COC / VTE Controversy continues

Following publication of the extended analysis of the Danish Cohort Study on VTE risk (with combined oral contraceptives with different progestogens and oestrogen doses) in the BMJ and the rapid responses since, Shapiro S and Dinger J have now produced a Commentary for the January 2012 edition of the Journal of Family Planning and Reproductive Healthcare (JFPRHC). This is now published at BMJ Online First.

To accompany the commentary Anne Szarewski, Editor in Chief of the JFPRHC writes

VTE and the Pill … again

The re-analysis of the Danish Cohort Study has recently been published in the British Medical Journal (BMJ). Unfortunately, there are still many methodological issues with it, as discussed in this commentary by Dinger and Shapiro. They also point out that the important analysis that was actually requested by the regulatory authority (but not published in the BMJ paper) showed no difference in risk between combined oral contraceptives.
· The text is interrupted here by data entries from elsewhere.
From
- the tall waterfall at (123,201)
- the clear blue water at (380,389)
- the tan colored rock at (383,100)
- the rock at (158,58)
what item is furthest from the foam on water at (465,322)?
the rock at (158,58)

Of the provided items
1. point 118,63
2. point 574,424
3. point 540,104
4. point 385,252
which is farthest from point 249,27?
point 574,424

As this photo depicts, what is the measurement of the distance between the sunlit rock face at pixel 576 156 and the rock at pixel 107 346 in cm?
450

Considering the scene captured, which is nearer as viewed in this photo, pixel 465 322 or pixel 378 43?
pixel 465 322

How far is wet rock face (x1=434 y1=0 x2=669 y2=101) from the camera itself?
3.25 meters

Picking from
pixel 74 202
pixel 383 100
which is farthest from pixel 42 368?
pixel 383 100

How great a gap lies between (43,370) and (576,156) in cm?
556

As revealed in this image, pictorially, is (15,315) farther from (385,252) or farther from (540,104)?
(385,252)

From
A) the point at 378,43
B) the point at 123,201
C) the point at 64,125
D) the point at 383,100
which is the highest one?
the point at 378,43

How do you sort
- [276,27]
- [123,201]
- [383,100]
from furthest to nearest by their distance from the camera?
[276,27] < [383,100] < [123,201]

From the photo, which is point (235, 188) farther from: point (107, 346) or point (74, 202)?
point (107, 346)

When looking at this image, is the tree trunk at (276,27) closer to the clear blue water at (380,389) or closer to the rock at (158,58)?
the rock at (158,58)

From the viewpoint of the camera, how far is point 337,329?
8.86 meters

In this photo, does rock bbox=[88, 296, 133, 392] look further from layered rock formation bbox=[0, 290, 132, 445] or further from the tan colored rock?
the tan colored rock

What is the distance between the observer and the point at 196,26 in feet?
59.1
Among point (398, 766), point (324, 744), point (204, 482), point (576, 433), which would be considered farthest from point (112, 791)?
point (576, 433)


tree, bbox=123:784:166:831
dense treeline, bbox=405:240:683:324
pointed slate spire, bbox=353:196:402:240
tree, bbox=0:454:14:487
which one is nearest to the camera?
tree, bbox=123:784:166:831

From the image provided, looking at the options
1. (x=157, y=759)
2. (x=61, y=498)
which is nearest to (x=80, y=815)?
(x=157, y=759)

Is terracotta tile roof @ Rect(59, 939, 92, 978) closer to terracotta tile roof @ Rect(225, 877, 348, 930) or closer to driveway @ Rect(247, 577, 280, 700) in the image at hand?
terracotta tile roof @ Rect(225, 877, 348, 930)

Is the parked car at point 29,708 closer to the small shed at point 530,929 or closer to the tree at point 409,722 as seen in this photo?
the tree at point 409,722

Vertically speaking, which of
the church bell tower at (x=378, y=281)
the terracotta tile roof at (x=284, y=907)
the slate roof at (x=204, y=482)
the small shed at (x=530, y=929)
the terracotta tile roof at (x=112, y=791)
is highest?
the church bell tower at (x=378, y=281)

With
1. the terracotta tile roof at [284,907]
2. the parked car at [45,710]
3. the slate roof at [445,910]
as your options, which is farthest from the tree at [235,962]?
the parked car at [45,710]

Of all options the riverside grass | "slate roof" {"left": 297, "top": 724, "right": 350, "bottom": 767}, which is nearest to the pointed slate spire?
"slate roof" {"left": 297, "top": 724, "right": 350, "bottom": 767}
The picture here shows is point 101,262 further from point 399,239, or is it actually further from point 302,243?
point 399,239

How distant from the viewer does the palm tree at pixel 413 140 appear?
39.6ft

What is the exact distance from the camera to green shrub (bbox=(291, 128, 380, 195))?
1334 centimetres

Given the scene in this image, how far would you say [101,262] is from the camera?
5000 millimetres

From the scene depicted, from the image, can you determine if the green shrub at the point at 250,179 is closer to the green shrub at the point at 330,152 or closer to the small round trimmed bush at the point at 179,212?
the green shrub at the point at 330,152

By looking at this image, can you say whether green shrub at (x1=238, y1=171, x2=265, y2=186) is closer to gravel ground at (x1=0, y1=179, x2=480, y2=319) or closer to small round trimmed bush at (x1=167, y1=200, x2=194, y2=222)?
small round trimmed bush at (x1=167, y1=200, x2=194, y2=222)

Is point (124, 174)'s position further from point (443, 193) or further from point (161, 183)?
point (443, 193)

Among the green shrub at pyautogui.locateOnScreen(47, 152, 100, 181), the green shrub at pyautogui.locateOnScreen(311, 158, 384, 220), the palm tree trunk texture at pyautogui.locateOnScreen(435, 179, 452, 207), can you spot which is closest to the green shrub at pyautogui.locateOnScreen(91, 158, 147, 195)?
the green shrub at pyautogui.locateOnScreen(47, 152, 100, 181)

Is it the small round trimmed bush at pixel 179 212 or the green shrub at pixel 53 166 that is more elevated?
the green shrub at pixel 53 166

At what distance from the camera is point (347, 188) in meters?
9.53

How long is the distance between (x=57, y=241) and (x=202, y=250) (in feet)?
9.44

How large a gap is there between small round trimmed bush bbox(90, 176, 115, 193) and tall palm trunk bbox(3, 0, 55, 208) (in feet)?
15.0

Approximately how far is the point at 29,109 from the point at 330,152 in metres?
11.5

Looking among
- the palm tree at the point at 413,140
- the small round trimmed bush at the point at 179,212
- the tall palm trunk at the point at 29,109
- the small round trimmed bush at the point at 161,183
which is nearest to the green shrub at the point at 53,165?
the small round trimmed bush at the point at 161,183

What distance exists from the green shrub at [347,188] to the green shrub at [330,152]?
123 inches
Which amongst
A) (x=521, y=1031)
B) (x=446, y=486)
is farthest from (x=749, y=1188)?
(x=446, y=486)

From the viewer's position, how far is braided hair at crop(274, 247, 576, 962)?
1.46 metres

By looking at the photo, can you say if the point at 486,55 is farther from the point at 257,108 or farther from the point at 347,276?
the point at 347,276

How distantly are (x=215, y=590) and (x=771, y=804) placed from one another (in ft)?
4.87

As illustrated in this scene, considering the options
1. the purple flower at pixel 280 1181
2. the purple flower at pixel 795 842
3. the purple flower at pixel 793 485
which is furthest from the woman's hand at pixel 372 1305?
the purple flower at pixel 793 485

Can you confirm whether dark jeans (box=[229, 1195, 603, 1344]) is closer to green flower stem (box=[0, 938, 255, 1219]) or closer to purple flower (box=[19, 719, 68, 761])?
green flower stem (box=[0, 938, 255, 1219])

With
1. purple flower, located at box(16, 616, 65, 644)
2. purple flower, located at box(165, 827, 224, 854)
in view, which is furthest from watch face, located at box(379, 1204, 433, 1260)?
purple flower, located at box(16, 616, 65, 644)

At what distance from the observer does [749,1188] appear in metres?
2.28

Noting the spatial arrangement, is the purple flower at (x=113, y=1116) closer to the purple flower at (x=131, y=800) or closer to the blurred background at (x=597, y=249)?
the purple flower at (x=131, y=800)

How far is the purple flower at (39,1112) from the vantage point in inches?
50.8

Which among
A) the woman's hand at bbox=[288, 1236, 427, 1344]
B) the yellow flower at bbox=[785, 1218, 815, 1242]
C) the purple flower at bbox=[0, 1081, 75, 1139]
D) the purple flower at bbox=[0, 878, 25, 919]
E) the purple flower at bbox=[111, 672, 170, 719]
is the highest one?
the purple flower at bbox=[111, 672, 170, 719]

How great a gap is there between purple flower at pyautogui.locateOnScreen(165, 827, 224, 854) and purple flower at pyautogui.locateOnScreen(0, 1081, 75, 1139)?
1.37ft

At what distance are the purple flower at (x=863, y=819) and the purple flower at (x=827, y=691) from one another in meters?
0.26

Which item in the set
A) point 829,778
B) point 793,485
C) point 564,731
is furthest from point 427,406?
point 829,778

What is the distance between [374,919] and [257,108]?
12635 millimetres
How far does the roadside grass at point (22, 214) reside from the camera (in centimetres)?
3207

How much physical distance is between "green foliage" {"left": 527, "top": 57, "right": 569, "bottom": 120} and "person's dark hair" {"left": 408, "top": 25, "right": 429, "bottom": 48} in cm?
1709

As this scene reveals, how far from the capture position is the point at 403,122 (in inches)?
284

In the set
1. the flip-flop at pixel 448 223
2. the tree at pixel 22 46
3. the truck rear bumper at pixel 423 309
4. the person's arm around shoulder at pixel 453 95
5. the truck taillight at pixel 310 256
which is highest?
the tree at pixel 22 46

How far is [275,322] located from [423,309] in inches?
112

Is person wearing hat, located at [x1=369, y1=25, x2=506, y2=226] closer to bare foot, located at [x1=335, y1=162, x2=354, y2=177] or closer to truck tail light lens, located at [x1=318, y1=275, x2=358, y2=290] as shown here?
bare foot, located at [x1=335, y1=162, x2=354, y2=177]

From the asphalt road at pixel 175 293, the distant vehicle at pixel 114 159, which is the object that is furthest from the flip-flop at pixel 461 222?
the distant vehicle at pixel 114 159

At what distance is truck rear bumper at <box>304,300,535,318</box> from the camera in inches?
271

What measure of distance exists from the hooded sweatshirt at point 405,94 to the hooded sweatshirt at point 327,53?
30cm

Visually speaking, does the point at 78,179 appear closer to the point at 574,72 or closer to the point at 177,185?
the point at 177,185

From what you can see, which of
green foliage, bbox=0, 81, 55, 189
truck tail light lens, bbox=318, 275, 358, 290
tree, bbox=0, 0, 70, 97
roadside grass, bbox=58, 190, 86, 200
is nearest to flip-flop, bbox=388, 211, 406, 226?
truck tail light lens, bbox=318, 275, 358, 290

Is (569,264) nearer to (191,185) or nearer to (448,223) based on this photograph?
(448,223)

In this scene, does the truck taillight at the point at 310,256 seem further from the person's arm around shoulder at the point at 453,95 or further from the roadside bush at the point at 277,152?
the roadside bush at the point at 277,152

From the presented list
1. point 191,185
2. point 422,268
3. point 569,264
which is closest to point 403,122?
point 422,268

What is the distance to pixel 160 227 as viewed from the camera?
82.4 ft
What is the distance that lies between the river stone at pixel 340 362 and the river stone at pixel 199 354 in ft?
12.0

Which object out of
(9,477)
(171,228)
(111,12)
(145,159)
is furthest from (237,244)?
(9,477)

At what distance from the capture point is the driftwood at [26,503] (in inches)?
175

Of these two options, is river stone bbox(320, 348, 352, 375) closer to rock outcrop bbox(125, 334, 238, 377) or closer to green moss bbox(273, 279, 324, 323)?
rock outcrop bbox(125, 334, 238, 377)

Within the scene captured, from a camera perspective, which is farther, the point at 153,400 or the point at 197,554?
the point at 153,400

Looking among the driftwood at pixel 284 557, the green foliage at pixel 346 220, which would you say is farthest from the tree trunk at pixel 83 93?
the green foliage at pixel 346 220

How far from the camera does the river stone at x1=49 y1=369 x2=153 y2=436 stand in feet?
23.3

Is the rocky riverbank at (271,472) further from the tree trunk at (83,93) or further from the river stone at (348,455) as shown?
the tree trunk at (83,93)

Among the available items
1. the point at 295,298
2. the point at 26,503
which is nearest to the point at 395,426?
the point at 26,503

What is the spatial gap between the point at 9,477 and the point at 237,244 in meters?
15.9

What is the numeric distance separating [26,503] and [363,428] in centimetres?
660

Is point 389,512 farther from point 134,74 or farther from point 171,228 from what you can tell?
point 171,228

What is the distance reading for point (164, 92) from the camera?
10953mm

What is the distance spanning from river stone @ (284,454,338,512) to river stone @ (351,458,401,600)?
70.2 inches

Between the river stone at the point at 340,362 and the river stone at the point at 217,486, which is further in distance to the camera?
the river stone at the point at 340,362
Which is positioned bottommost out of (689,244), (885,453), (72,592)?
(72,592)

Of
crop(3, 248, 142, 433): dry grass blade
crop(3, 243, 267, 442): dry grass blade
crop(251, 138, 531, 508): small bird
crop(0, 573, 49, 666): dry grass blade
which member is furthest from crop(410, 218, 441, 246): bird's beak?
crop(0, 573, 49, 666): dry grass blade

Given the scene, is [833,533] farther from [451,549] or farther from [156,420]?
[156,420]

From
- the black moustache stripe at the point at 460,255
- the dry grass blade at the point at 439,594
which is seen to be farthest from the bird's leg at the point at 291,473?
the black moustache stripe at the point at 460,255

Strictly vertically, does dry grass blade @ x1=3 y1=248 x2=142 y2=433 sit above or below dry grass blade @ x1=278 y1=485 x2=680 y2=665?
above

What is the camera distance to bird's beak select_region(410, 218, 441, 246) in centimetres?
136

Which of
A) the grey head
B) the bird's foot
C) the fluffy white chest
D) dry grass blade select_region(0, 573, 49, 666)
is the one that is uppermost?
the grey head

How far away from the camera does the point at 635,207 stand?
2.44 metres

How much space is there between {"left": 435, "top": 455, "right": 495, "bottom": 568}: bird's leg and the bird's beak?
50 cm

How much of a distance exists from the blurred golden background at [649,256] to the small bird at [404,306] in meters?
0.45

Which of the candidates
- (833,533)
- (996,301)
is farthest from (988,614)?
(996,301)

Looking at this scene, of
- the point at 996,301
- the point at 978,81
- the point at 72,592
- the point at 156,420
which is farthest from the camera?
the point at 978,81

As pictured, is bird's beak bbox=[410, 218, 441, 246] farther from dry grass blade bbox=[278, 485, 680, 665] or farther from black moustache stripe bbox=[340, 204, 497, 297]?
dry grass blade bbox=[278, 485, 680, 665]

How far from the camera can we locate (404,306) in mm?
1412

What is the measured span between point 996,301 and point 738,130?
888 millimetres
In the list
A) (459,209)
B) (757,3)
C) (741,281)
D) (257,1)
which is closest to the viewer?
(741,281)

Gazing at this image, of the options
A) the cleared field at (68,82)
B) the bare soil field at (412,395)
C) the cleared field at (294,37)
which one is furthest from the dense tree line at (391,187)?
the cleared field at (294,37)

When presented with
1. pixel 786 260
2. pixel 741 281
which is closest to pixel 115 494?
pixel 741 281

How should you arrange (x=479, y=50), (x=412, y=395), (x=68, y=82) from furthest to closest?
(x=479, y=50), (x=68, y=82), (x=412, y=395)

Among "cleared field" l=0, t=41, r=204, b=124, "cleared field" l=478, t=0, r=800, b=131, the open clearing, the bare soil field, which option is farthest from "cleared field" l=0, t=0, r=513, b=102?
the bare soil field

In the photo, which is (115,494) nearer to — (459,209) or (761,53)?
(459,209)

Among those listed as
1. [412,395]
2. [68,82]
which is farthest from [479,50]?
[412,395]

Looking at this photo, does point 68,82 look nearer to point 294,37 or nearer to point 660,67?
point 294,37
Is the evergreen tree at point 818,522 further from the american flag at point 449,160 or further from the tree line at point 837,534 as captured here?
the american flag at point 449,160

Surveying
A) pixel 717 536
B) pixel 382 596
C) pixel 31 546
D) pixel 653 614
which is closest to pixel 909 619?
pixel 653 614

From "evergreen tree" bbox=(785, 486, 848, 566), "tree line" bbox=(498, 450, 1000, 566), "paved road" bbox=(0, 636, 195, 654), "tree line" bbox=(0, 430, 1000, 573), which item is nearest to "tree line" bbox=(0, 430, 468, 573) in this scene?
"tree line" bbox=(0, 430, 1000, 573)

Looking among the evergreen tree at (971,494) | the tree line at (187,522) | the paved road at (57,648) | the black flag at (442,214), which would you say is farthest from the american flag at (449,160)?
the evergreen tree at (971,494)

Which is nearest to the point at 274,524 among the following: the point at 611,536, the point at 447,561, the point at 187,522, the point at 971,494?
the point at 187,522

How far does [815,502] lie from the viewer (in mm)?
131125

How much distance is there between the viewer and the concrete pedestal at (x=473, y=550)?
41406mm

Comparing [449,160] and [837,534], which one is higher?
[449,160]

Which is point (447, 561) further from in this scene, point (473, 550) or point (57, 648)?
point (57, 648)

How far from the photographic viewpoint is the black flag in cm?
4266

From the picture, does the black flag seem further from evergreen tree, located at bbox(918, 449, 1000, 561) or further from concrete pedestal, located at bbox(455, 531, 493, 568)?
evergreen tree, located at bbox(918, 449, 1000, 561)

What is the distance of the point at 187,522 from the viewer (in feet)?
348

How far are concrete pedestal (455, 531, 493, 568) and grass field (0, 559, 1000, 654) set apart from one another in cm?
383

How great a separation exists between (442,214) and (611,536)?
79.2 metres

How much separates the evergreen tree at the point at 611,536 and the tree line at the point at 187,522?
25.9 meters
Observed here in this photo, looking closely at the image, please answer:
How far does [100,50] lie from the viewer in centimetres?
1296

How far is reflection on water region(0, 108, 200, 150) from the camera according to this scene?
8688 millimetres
FSRH Workforce Planning Committee

The Faculty has vacancies for 2 members on its Workforce Planning Committe (1 associate member and 1 diplomate, member or fellow). Details available on the Faculty website.

2 New Publications for Nurses

as reported by Wendy Moore, Vice Chair of the Faculty Associate Members’ Working Group

RCN Competences for nurses undertaking bimanual pelvic examinations

Nurses working in sexual and reproductive health are increasingly extending their role, benefitting both the nurses and their client groups. The ability to carry out pelvic and bimanual examinations is now a key requirement for nurses working in these specialisms in primary, secondary and community care. The purpose of the competency framework is to ensure that women requiring a pelvic exam are cared for safely and that training and assessment processes are in line with local guidance.

RCN Competences for nurses assessing and counselling women who request and/or receive long-acting reversible methods of contraception (LARC)

Aimed at sexual and reproductive health practitioners this new set of competences is aimed at nurses who are assessing and counselling women who have requested or received long-acting reversible methods of contraception (LARC). The purpose of this competency framework is to ensure such women are cared for safely and helps professionals to identify their training needs, ensuring they have the skills and knowledge to undertake the delivery of contraception services competently and safely.

And finally we hope that reports from America that Apple’s new voice recognition software, Siri, is anti-abortion are exaggerated – the ‘tech’ giant says it will improve the software’s unintentional omissions so that it doesn’t say it cannot find abortion clinics. Knowing the age we live in we suspect this ‘issue’ will run for a while in blogs and tweets around the world.